TL,WR: Why do we use signal energy as a measurement of an approximation's error, and not something "simpler" like the absolute value of the error?
Background: I'm reading through my textbook for my introduction to signals class, and they have just gotten to a point where they are discussing Fourier series representations of signals.

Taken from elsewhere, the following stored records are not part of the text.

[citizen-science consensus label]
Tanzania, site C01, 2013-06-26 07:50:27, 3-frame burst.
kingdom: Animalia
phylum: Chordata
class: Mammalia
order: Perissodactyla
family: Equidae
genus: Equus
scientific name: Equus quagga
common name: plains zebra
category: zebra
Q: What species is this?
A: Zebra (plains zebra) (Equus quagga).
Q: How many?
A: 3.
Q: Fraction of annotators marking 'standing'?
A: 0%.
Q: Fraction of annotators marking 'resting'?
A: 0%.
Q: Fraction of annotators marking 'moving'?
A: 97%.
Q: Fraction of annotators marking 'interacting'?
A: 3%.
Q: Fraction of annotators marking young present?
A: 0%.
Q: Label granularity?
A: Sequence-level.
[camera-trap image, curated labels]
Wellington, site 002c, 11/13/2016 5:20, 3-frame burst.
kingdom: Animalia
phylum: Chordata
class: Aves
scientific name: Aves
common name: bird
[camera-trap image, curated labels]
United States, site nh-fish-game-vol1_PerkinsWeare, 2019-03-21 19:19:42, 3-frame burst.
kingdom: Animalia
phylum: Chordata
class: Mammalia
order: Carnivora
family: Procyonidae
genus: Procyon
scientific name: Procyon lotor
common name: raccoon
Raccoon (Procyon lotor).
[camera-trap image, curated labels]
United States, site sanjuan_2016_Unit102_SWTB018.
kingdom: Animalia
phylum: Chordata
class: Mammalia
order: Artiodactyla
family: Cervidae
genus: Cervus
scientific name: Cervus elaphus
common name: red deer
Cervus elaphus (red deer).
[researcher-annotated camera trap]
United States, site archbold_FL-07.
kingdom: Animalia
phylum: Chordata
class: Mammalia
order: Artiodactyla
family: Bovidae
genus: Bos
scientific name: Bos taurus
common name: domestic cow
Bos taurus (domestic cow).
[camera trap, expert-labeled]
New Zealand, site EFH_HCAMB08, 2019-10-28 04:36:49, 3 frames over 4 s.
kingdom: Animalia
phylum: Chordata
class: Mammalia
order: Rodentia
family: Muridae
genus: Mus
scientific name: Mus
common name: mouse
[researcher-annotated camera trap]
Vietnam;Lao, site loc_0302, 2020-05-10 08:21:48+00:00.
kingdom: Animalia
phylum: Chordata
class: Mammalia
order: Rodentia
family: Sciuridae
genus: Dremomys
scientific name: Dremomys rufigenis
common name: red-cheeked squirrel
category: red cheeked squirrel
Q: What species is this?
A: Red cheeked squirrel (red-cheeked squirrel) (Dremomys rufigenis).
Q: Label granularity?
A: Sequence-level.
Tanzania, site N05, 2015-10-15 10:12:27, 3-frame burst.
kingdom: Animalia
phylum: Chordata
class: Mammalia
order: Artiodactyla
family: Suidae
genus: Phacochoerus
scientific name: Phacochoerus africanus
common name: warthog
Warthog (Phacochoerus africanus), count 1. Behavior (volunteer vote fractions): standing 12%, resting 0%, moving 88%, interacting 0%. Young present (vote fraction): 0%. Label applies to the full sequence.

Specifically, they're talking about the square wave, and how it needs to be decomposed into an infinite number of harmonically related complex exponentials
$$x(t) = \sum_{k = -\infty}^{+\infty} a_k \cdot e^{j k \omega_0 t}$$ and how to get an approximation error, they want to use a finite number to represent it
$$e_N (t) = x(t) - x_{N} (t) = x(t) - \sum_{k = -N}^{+N} a_k \cdot e^{j k \omega_0 t}$$
Then they say,
In order to determine how good any particular approximation is, we need to specify a quantitative measure of the size of the approximation error. The criterion that we will use is the energy in the error over one period. $$E_N = \int_{T} | e_N (t) |^2 dt$$
Why did they choose to use this as the measurement of the error, instead of, say, the absolute value of the error? Integrals are "hard" (by which I mean more time-consuming) math, and I'd like to hear a justification from anyone who works with this stuff closely. I suppose doing it this way might reveal places where the error in the signal spikes, which could be useful information, but that's the only thing that pops to mind immediately.